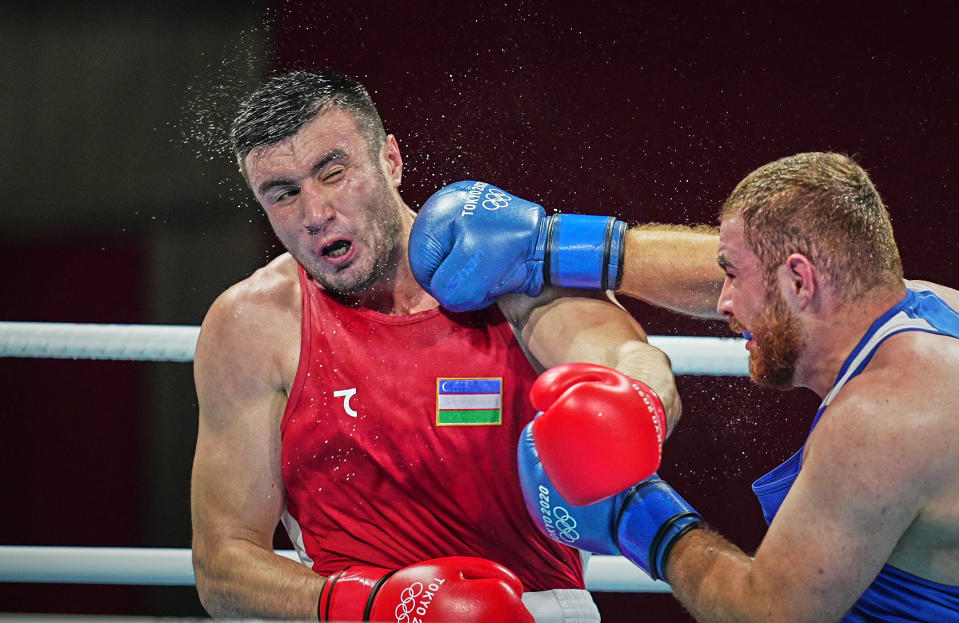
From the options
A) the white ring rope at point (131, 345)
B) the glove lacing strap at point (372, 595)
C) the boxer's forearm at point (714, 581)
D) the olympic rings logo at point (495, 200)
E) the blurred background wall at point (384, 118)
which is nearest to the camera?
the boxer's forearm at point (714, 581)

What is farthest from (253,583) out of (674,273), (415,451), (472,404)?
(674,273)

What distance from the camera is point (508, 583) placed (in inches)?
66.4

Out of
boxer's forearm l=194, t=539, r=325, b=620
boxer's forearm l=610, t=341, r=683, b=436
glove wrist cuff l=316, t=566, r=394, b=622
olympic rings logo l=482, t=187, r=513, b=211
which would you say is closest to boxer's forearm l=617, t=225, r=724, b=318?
boxer's forearm l=610, t=341, r=683, b=436

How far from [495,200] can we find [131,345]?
0.81 metres

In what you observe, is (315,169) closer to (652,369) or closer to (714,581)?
(652,369)

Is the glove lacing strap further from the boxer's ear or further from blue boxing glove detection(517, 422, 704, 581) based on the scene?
the boxer's ear

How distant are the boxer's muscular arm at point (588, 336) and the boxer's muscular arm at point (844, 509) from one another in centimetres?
32

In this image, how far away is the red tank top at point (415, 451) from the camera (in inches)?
76.4

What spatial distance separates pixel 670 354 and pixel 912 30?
1.62 m

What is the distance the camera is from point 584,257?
72.9 inches

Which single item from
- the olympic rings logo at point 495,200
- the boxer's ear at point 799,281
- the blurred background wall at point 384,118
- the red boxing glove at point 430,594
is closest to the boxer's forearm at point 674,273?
the olympic rings logo at point 495,200

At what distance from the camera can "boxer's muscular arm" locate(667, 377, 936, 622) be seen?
1.34 m

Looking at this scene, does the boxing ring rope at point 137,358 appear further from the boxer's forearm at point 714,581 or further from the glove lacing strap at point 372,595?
the boxer's forearm at point 714,581

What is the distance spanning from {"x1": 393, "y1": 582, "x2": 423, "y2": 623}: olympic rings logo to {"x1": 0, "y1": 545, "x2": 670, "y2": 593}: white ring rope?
0.55 meters
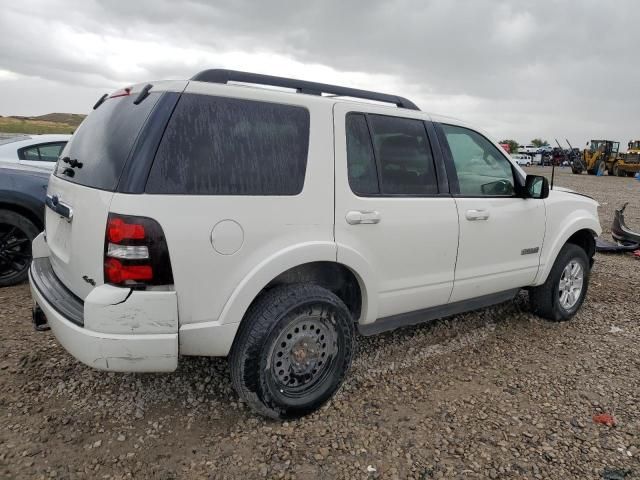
::::::::::
GIVEN REQUEST: Filter the rows above and copy out every line that contains the string "olympic".

TASK SOLUTION:
D) the olympic rings logo at point (495, 200)
olympic rings logo l=482, t=187, r=513, b=211
- the olympic rings logo at point 495,200
the olympic rings logo at point 495,200
What is the distance spanning from {"x1": 393, "y1": 582, "x2": 423, "y2": 623}: olympic rings logo to {"x1": 0, "y1": 545, "x2": 670, "y2": 593}: white ring rope?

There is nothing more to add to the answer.